• DIRECTIONS: From the items below, pull out each line that contains the word "this" and copy it unchanged.

-- start RECORD EXTRACTS --

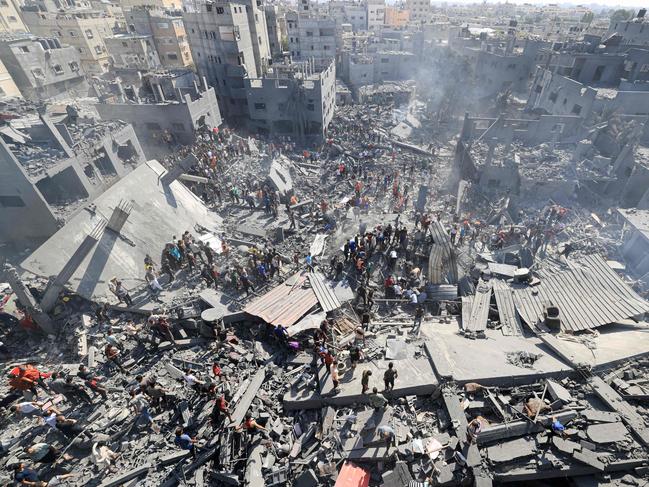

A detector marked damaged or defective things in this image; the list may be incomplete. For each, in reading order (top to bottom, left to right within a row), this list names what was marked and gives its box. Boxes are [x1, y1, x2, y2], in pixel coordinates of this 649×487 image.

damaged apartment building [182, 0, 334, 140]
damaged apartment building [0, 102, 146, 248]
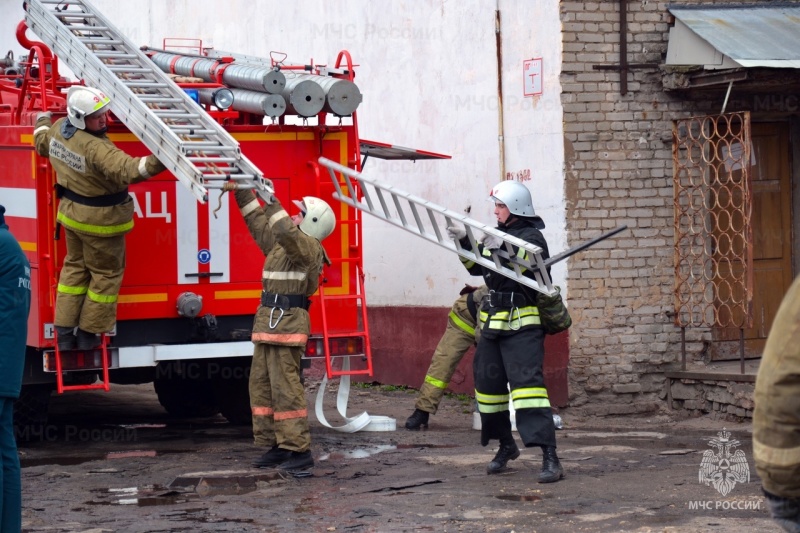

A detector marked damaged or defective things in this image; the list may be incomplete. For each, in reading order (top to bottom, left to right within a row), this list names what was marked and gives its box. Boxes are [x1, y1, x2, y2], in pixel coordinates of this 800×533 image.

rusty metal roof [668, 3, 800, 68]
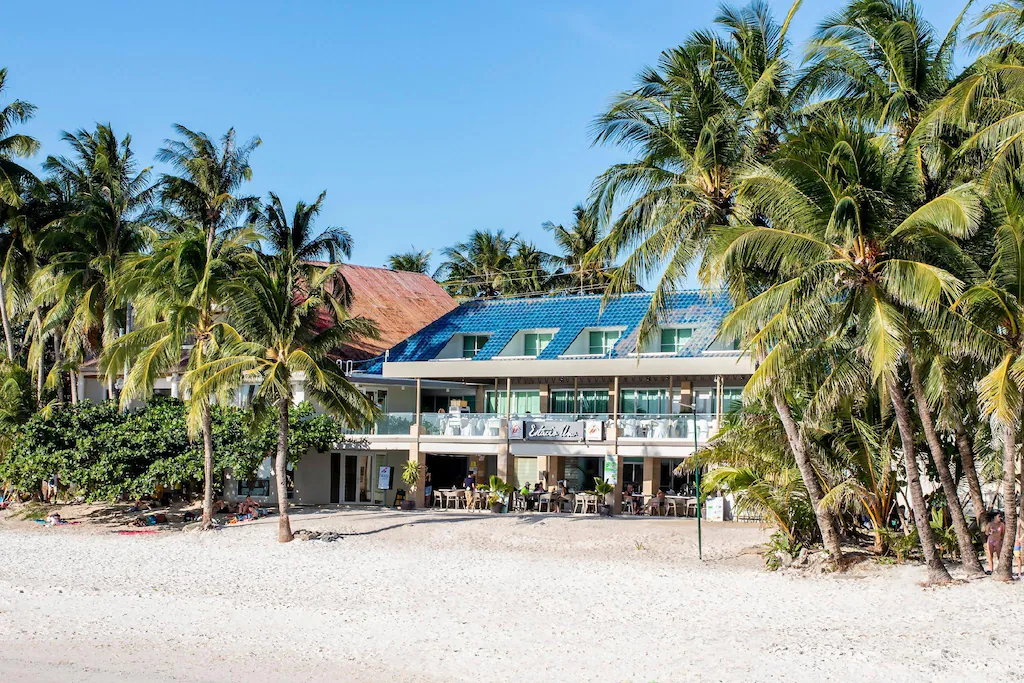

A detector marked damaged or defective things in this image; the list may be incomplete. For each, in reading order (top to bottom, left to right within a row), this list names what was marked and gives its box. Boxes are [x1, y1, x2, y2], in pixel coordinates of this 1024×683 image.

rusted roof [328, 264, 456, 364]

-- end RECORD EXTRACTS --

• WORKED ANSWER:
A detector marked damaged or defective things in this image; the list may be incomplete. For each, in reading order (top to bottom, left to right within a row), this list names what was marked and gives its box. Boxes are [x1, y1, x2, y2], in pixel coordinates of this 649×487 image.
A detector marked damaged or defective things in this image; the list may be incomplete. For each, in reading order (top to bottom, left to right within a row), this list names what was marked and gives its box. Boxes are [x1, y1, x2, y2], in pixel coordinates of this 800×533 image.
A detector marked damaged or defective things in this image; the list may be incomplete. For each, in reading order (top to bottom, left to right within a row), this list names what was marked and gives its box. Boxes are [x1, y1, x2, y2], in pixel coordinates of this 1024×683 image.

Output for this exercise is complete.